Production des Elèves - Archives
Bicentenaire de grâces en S1G
Un bicentenaire de grâces qui embrasse l’avenir avec espérance

Le sentiment d’appartenance à la Sainte Famille est bien ancré dans le cœur de nos élèves. C’est ce dont les Secondes ont fait preuve lors d’un concours auquel ils ont participé le 26 octobre. Leurs propos sont touchants, spontanés, convaincants et vont droit au cœur. Comme il est agréable de les entendre faire part de leur reconnaissance et de leur fierté d’être élève de la Sainte Famille Française. Très impliqués et fervents défenseurs des valeurs inculquées au collège, ils ont relevé le défi haut la main et nous ont procuré un moment d’une émotion partagée.

Layal KHALIL

 
Un bicentenaire de grâces qui embrasse l’avenir avec espérance

La Sainte Famille a toujours été un excellent collège qui a non seulement apporté aux élèves le savoir, mais aussi leur a appris à développer leurs relations à eux-mêmes, à leur corps, aux autres et à Dieu, en plus de plusieurs vertus dont la franchise, la pureté, le dévouement et le courage.

Elle nous a appris l’humilité, qui nous garde dans la vérité, et nous libère de la vanité et de l’orgueil qui nous font couler dans l’illusion et l’ignorance de soi.

Une autre vertu chrétienne importante est la charité, qui est l’amour du prochain et la bienfaisance, loin de la dureté et de l’égoïsme.

« Vivre la charité signifie ne pas chercher son propre intérêt, mais porter le fardeau des plus faibles et des plus pauvres », comme l’explique le Pape François. La Sainte Famille nous a en effet appris la charité à travers de nombreuses activités humanitaires, surtout envers les pauvres, ce qui a développé en nous le sentiment de bonté, de sensibilité et de compassion envers autrui.

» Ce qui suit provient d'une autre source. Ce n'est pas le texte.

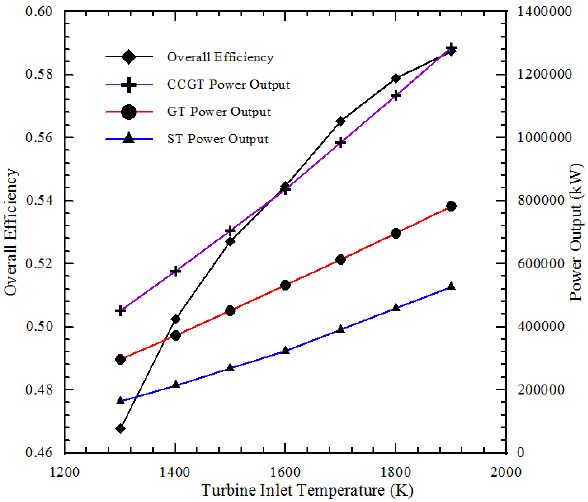 Effect of Turbine inlet temperature on the overall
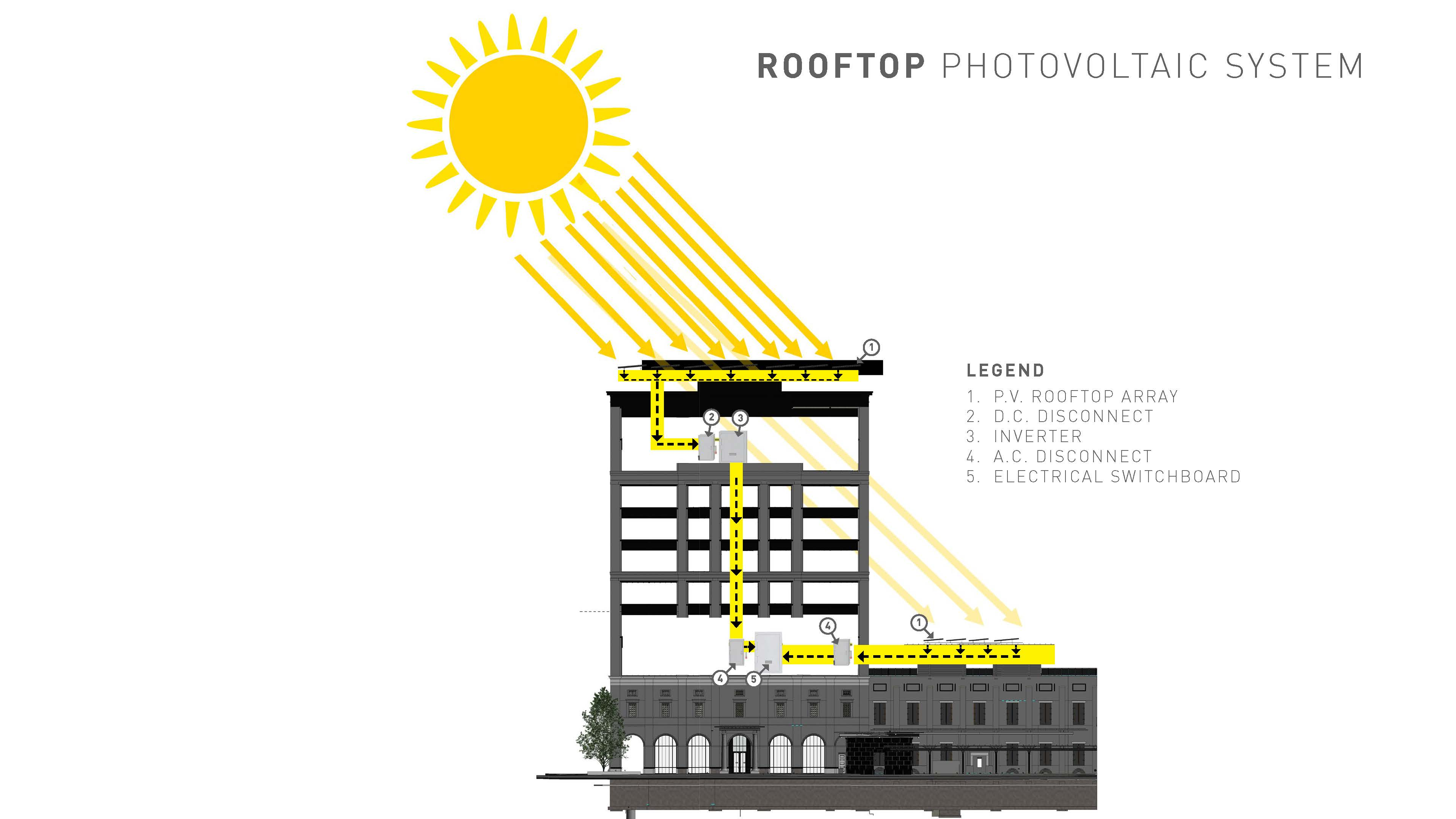 Photovoltaics Rendering of 1703 Broadway
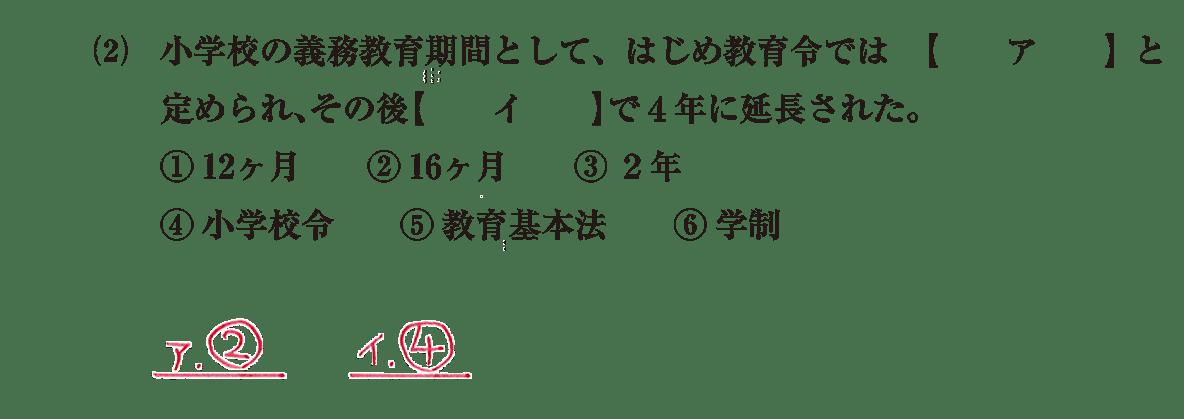近現代の文化9 問題1(2) 解答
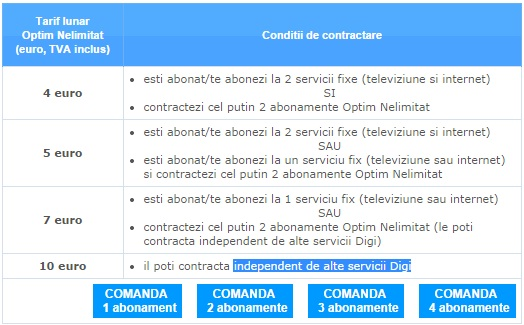 untitled Telekom Romania Sau DigiMobil De La RDS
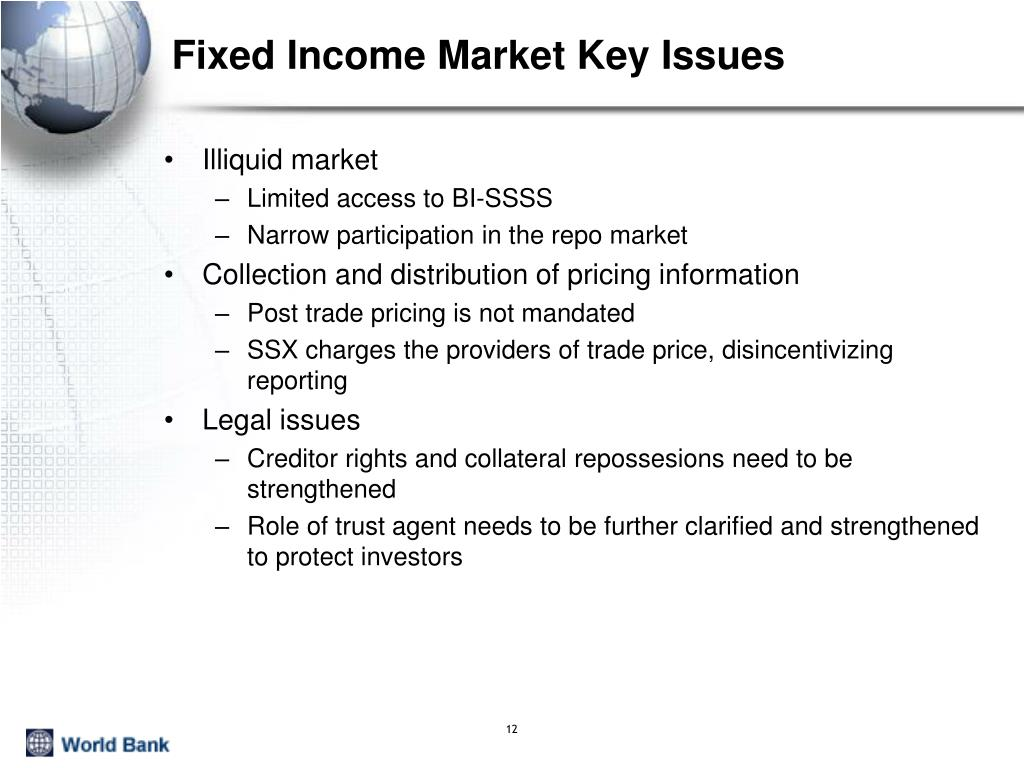 Fixed Income Market Key Issues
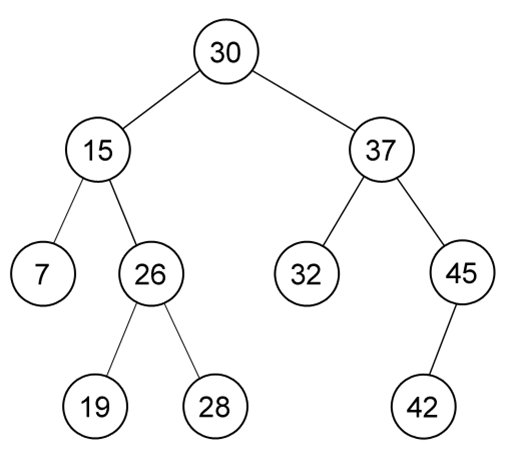 materi binary search tree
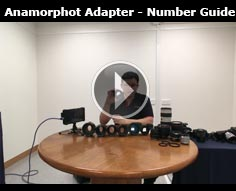 What does the number 40 and 50 on the Anamorphic adapter mean?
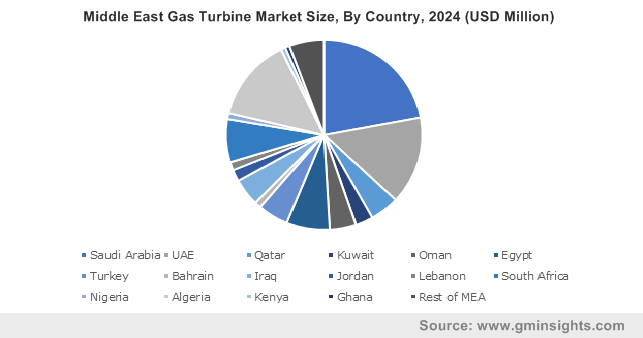 Middle East Gas Turbine Market Size, By Country, 2024 (USD Million)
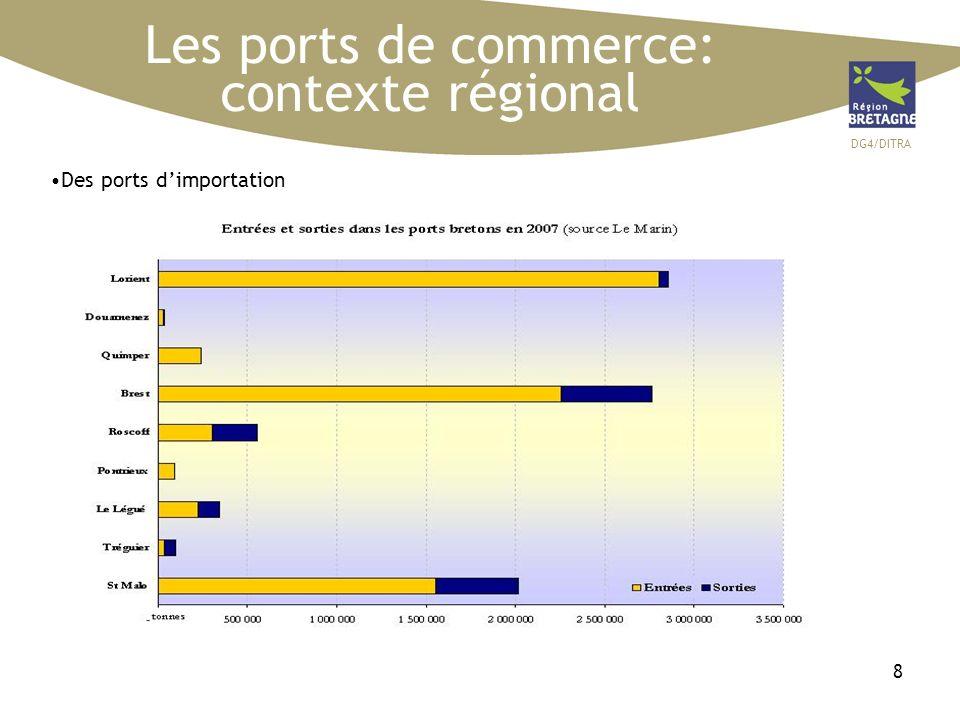 DG4/DITRA 39 Les aéroports régionaux SOURCE: CCI Dans un contexte difficile pour le transport aérien, le trafic aéroportuaire au total des quatre aéroports régionaux se stabilise en 2008 après avoir connu une importante progression en 2007, ceci grâce au dynamisme des lignes internationales vers lEurope et lAfrique du Nord.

Il ne faut pas oublier la simplicité, qui nous permet de voir et vivre naturellement, sans complications. La simplicité se reflète dans la pureté du cœur et dans la transparence du regard. La simplicité fait la beauté. Cela nous pousse à désirer peu et à trouver la joie dans le peu. Voilà ce que nous enseigne la Sainte Famille, nous permettant de nous frayer un chemin prometteur dans la vie, en balayant sur notre passage les sources de l’arrogance et de la malice.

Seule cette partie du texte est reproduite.